There are a couple reasons out there as to why the writers simply didn't use Nick Locarno, who was the inspiration for Tom's character from The First Duty. The first, and most fan-accepted explanation, is that the producers would have had to pay the writers of this episode for every time they used the name Nick Locarno in Voyager. Though this explanation is consistent with the Trek model for guest writers, but of the people who got primary writing credit for The First Duty were Trek regulars or veterans. I have some difficulty imagining a situation in which the producers of Voyager really wanted to use Locarno but couldn't manage to cut some sort of deal with Moore or Shankar (whoever came up with the idea for the character).

The second explanation is the official party line: Locarno was an unredeemable character, and while they wanted someone similar, they needed him to be someone with whom the audience can identify. I disagree with that reasoning, but I do think it has the ring of truth based on the direction that the writers took with Chakotay (and the Maquis crew in general). Locarno was an interesting character; the thing that I love most about The First Duty is that, while the story took Picard's side, Locarno get to make some decent points. I think that it is hardly irredeemable that the character was dishonest only because he valued loyalty above all else. Loyalty is a good thing too!

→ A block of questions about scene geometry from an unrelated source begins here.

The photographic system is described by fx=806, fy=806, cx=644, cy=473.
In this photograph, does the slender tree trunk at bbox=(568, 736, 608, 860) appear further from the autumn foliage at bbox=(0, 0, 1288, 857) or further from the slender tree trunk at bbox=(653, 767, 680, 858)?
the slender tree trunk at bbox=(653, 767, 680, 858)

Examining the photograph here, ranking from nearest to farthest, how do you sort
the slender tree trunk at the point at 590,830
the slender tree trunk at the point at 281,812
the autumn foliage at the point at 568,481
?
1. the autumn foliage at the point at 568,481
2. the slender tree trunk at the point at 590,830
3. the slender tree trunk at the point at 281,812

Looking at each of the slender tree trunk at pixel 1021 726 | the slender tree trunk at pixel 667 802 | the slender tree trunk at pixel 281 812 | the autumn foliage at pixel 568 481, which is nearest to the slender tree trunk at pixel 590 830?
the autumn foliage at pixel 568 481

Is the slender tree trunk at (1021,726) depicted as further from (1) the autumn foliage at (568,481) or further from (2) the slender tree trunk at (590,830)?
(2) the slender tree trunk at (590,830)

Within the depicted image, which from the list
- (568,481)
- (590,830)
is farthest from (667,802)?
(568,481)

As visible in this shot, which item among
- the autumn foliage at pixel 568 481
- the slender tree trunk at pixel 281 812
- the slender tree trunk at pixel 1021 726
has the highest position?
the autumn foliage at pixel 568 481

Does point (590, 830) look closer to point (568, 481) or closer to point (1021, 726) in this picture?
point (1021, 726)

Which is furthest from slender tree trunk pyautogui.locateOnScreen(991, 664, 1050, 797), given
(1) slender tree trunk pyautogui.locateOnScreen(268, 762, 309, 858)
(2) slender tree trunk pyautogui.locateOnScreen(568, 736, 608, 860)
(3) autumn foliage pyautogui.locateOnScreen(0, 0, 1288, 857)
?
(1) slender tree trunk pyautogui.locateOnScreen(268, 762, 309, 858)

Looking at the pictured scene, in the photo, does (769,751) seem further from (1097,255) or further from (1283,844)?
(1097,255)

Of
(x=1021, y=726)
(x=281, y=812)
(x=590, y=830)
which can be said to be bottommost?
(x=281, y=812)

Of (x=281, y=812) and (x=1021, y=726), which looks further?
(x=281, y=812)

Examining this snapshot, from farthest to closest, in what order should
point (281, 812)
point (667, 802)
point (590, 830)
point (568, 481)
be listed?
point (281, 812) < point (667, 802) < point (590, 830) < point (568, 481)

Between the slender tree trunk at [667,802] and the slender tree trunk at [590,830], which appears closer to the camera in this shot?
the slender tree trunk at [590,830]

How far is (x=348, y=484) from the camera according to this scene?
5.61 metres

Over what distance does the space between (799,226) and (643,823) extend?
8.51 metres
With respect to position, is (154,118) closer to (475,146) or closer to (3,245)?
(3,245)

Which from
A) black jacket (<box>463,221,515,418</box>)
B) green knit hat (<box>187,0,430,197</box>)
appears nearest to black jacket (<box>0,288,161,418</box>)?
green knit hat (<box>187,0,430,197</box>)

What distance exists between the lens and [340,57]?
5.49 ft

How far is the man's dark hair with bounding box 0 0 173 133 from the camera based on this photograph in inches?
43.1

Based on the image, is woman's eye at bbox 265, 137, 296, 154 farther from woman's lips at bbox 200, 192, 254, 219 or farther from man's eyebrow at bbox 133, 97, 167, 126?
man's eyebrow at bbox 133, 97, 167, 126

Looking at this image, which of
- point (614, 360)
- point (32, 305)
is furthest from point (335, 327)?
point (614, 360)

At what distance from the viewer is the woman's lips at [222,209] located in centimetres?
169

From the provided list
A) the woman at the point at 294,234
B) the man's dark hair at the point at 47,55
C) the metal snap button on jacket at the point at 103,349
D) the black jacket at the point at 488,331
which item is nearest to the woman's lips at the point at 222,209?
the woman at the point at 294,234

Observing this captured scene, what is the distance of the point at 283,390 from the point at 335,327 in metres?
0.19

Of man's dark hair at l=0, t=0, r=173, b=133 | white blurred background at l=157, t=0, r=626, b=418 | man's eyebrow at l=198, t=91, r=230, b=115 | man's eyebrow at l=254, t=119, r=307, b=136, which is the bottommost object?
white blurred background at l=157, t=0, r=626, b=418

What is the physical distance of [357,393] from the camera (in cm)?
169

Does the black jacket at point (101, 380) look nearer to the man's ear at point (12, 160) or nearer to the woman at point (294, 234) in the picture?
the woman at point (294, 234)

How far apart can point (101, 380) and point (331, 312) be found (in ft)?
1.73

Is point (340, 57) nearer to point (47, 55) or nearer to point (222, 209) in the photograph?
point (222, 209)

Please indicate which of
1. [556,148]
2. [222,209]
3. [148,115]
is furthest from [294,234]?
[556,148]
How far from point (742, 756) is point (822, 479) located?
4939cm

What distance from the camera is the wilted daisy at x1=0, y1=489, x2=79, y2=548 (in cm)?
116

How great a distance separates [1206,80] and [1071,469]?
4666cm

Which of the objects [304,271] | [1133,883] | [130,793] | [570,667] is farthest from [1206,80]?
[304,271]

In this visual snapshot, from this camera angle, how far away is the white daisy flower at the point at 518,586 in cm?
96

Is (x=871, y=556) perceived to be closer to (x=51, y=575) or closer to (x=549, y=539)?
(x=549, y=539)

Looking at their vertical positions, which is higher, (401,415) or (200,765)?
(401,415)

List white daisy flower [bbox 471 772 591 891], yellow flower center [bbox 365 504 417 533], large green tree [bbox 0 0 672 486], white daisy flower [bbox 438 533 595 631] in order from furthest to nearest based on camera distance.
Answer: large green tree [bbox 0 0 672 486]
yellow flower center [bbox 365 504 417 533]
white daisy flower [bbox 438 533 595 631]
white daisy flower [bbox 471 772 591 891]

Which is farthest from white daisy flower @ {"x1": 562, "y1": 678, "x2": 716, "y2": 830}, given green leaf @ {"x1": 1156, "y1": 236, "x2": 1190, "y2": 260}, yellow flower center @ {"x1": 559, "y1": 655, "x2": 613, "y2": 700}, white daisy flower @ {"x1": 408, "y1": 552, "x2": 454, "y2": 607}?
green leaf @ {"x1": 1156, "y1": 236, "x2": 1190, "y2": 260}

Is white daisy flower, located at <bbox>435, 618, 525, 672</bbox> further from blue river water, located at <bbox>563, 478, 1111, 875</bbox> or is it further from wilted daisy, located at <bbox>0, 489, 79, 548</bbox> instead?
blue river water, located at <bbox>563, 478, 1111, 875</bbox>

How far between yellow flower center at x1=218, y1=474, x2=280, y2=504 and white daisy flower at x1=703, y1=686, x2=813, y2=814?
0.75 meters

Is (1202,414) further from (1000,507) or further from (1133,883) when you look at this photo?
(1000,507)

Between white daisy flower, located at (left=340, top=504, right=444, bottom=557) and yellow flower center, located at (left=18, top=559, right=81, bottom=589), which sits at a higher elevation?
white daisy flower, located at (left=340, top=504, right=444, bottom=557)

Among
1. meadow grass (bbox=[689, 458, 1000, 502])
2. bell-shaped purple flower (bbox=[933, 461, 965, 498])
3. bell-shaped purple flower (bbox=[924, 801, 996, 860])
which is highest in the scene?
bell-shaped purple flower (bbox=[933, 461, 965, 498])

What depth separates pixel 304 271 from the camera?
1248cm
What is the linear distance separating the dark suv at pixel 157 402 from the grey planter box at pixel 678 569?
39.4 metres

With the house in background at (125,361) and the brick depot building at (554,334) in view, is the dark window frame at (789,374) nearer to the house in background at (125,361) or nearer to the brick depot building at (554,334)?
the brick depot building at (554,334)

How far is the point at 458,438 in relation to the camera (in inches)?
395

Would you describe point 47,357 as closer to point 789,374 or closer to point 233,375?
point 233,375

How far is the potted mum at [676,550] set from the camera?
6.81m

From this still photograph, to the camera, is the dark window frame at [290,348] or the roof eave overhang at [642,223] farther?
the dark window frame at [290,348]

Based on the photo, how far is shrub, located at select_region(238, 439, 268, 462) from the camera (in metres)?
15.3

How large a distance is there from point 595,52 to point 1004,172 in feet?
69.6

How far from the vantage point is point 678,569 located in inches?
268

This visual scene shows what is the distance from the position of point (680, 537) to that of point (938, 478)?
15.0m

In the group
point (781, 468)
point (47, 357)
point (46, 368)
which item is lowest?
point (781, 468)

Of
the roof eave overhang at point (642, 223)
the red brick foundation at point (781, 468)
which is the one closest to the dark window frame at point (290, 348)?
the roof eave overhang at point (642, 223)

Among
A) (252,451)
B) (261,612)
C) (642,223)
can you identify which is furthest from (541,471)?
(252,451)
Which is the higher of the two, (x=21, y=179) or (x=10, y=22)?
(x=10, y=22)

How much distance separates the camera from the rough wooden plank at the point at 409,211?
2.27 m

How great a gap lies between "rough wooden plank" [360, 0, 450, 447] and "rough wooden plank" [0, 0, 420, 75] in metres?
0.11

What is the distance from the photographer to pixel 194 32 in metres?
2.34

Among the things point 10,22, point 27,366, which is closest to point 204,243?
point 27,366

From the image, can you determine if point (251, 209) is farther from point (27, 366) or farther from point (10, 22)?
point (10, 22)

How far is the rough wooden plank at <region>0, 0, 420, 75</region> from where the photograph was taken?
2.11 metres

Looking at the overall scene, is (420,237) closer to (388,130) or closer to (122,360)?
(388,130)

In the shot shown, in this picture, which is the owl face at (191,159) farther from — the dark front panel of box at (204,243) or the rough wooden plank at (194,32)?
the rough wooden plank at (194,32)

A more Locarno-y Paris could have been an interesting antihero, someone who would struggle with his desire for a second chance despite not truly believing that he was completely wrong to do what he did. However, the Maquis are the same: sure, they engaged in terrorist activities, but their actions were born from a love of their homes, and a belief that they should have some say in their self-determination. That doesn't sound irredeemable to me, but the writers abandoned their back-story as quickly as possible.

The Actor

As I've noted above, choosing Robert Duncan McNeill for this part brought a lot of baggage. The question for this section is: was it worth it? Well, it's somewhat tough to say - I think of McNeill as being bland and acting in a cardboard manner, but that's largely because his character was so uninteresting. He never had the opportunity to show much range, but one thing that kept the Doctor delightful is that he managed to show range, early on in the show, even when it wasn't necessarily there in the dialogue. Since so many of Paris' problems were caused by picking the same actor as the one who portrayed a similar-but-different character, and McNeill didn't do anything to fix it, I'm going to go with "no."

Final Thoughts

Whatever the reason was for making Tom Paris explicitly not Nick Locarno, it left a rift in his background that was never filled. Regardless as to the cause for the writer's reluctance to explore it, that reluctance led to Paris having very few episodes devoted to him - only two more than Kes, and he was on the show for four more seasons. He wasn't a character that had much that was interesting to do, and the things he did do did little to flesh out his identity. Eighth place is just about right for Paris.